Mereka tidak menyadari bahwa bila mereka mendirikan negara terpisah dari Irak, mereka akan menjadi negara yang sepenuhnya bergantung pada AS dan Eropa.

Bagaimana dengan Suriah?

Ada hal yang penting diketahui oleh orang Indonesia, bahwa apa yang terjadi di Suriah, keterlibatan Rusia, China, juga Iran di Suriah, memberikan dampak sangat besar bagi psikologi bangsa-bangsa Arab. Karena Dunia Arab selama beberapa dekade hidup sebagai bagian dunia yang ‘kalah’, mereka sebelumnya merasa tidak ada lagi yang bisa dilakukan; para pemimpin mereka sangat korup, Barat, Israel, Saudi, mengontrol penuh mereka, tidak ada lagi yang bisa dilakukan.  Yang tersisa hanyalah bagaimana menyelamatkan diri dan keluarga masing-masing. Suriah, meski harus mengalami berbagai kekalahan yang mengerikan, mampu menghentikan imperialisme Barat. Itulah sebabnya saya sering menjuluki Aleppo sebagai Stalingrad of Middle East; Suriah bagaikan kota Stalingrad yang dulu berhasil menahan NAZI dan mengubah arah Perang Dunia II.

Saat ini di Dunia Arab muncul optimisme, orang-orang menyaksikan. Sebagian dari mereka mungkin tidak menyukai pemerintah Suriah, tapi semua menantikan kemenangan [melawan Barat].  Mereka  juga sangat optimis dan berharap bahwa Rusia, juga China, akan terus berdiri bersama mereka. Sebagian dari mereka, yang tidak anti Iran tentu saja, melihat peran Iran sangat penting.

Tapi intinya, bangsa-bangsa Arab melihat kemungkinan terjadinya perubahan dan penyusunan kembali ini [tatanan baru Timteng –red]. Ada dua negara yang sangat kuat di kawasan, Turki dan Iran. Iran sudah jelas kini bersama Rusia dan China. Turki, yang dikhianati oleh Uni Eropa, dan menghadapi ancaman kudeta yang disponsori AS,  kini  semakin mendekat ke Rusia dan China. Dalam perseteruan Qatar vs Saudi, Turki dan Iran sama-sama membantu Qatar. Keduanya juga berkolaborasi dengan Rusia untuk mencari solusi bagi Suriah.

KUMPULAN DATA
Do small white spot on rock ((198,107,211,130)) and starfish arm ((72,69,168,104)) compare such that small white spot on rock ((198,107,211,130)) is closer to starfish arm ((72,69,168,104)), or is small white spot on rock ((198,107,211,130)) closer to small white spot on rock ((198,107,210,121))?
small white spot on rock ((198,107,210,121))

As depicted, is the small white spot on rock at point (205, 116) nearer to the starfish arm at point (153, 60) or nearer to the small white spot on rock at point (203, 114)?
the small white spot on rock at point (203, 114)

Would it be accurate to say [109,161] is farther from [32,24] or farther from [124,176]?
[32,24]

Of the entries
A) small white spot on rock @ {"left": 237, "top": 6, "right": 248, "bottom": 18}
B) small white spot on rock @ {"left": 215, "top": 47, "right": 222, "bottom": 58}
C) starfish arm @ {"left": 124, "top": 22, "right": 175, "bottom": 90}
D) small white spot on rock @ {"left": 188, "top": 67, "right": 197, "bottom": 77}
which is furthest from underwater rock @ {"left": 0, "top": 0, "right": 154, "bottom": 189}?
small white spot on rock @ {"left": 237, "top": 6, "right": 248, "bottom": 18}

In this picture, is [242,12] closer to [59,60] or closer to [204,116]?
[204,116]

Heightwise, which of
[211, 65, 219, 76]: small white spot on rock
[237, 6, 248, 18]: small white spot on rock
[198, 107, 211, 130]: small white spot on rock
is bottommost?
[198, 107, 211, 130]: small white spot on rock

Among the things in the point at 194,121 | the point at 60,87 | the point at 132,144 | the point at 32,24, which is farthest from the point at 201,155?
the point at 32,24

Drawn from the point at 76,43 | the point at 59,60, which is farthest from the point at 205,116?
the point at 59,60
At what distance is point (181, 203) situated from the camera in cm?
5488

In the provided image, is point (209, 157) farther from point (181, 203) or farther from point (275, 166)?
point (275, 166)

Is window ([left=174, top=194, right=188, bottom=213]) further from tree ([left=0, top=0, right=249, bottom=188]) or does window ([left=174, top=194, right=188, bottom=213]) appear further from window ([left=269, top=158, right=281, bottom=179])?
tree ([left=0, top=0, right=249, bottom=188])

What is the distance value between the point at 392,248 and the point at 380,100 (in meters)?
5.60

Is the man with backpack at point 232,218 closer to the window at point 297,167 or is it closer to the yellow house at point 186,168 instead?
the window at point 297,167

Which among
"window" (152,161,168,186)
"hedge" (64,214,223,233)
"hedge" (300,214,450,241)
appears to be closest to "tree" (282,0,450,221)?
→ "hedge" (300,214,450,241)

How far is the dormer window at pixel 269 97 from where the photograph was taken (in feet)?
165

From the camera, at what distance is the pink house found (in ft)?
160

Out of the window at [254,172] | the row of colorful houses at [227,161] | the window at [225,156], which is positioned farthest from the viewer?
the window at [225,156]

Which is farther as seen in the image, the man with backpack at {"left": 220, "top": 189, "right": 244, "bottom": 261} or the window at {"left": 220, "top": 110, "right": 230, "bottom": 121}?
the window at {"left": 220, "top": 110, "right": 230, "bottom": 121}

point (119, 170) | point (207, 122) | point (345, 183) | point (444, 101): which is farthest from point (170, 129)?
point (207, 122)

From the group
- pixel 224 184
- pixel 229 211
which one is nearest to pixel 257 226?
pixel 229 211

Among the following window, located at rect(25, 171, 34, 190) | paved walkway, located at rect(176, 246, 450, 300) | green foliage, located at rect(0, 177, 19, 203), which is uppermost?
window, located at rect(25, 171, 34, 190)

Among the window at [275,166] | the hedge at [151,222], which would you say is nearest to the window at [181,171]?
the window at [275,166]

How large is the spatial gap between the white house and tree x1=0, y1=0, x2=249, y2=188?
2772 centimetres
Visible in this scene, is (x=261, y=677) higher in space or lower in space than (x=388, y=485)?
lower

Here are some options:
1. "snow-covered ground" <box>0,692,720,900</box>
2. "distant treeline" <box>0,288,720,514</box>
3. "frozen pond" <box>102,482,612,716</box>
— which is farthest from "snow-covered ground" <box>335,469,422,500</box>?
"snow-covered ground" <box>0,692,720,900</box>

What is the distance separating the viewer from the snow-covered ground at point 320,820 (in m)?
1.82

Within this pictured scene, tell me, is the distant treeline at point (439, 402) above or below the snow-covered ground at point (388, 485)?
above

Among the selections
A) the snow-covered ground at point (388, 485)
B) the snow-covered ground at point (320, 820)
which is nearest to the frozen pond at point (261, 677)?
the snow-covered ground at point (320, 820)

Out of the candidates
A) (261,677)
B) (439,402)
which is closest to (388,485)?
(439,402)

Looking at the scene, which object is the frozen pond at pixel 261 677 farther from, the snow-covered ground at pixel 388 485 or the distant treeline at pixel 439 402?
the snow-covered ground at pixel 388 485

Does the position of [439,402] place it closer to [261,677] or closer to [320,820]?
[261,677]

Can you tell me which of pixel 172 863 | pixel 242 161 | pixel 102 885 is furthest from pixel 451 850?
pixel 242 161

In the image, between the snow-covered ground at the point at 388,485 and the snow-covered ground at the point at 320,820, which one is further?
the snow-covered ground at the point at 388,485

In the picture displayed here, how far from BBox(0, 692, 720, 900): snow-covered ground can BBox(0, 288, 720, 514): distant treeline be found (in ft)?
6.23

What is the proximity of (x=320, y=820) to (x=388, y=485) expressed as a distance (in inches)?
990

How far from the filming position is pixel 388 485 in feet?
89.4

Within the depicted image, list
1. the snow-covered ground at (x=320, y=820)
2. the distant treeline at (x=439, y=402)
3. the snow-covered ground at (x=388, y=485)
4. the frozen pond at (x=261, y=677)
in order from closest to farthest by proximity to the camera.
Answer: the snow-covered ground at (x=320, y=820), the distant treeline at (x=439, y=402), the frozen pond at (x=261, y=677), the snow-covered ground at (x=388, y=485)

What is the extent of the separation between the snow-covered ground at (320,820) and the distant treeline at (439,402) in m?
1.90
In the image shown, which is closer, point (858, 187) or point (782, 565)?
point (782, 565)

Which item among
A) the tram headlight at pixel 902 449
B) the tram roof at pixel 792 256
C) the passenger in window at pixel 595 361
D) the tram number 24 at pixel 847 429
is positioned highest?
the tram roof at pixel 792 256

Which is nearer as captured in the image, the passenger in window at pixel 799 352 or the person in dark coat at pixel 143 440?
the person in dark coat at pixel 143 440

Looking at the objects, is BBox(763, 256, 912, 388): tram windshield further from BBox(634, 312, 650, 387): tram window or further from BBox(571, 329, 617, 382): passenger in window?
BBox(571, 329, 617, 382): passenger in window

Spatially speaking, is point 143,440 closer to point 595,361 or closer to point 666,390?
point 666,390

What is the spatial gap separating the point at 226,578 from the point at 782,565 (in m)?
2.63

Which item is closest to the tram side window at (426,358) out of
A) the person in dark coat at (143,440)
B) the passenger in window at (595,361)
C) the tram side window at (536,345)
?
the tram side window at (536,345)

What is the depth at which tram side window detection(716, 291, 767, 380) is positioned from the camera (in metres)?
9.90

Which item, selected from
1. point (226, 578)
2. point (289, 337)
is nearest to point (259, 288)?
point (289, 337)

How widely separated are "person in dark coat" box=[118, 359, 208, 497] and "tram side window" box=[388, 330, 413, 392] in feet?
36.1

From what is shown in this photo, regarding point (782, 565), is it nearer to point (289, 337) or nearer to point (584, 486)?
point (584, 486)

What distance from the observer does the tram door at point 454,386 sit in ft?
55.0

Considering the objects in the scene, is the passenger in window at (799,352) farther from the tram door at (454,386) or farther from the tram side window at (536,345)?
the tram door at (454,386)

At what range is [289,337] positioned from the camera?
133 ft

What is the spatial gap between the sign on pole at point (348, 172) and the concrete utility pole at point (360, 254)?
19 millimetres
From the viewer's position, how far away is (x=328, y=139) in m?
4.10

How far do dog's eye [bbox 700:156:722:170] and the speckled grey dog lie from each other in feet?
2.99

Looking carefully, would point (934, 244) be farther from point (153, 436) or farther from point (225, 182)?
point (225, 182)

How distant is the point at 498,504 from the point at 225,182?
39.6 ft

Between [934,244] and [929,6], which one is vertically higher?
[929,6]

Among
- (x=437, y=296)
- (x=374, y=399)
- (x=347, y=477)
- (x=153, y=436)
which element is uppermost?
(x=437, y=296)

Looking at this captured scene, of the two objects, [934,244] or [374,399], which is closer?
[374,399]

DAFTAR TUGAS
(1) Jawablah pertanyaan berikut berdasarkan teks bacaan.
(a) Kota apa yang dijuluki "Stalingrad of Middle East"?
(b) Dua negara apa yang disebut sangat kuat di kawasan?
(c) Dalam perseteruan Qatar vs Saudi, negara mana yang dibantu oleh Turki dan Iran?
(2) Ubah paragraf dalam teks bacaan yang diawali "Tapi intinya, bangsa-bangsa Arab" menjadi daftar singkat tanpa menghilangkan fakta pokoknya.
(3) Salin dengan tepat bagian teks bacaan yang dimulai dari "Bagaimana dengan Suriah?" dan berakhir pada "Perang Dunia II.".
Data tersebut merupakan bahan tersendiri yang terpisah dari teks bacaan.

KUNCI JAWABAN
(1)
(a) Aleppo.
(b) Turki dan Iran.
(c) Qatar.

(2)
- Bangsa-bangsa Arab melihat kemungkinan perubahan dan penyusunan kembali tatanan Timur Tengah.
- Dua negara yang sangat kuat di kawasan adalah Turki dan Iran.
- Iran kini bersama Rusia dan China.
- Turki dikhianati Uni Eropa, menghadapi ancaman kudeta yang disponsori AS, dan kini semakin mendekat ke Rusia dan China.
- Dalam perseteruan Qatar vs Saudi, Turki dan Iran sama-sama membantu Qatar.
- Keduanya berkolaborasi dengan Rusia untuk mencari solusi bagi Suriah.

(3)
Bagaimana dengan Suriah?

Ada hal yang penting diketahui oleh orang Indonesia, bahwa apa yang terjadi di Suriah, keterlibatan Rusia, China, juga Iran di Suriah, memberikan dampak sangat besar bagi psikologi bangsa-bangsa Arab. Karena Dunia Arab selama beberapa dekade hidup sebagai bagian dunia yang ‘kalah’, mereka sebelumnya merasa tidak ada lagi yang bisa dilakukan; para pemimpin mereka sangat korup, Barat, Israel, Saudi, mengontrol penuh mereka, tidak ada lagi yang bisa dilakukan.  Yang tersisa hanyalah bagaimana menyelamatkan diri dan keluarga masing-masing. Suriah, meski harus mengalami berbagai kekalahan yang mengerikan, mampu menghentikan imperialisme Barat. Itulah sebabnya saya sering menjuluki Aleppo sebagai Stalingrad of Middle East; Suriah bagaikan kota Stalingrad yang dulu berhasil menahan NAZI dan mengubah arah Perang Dunia II.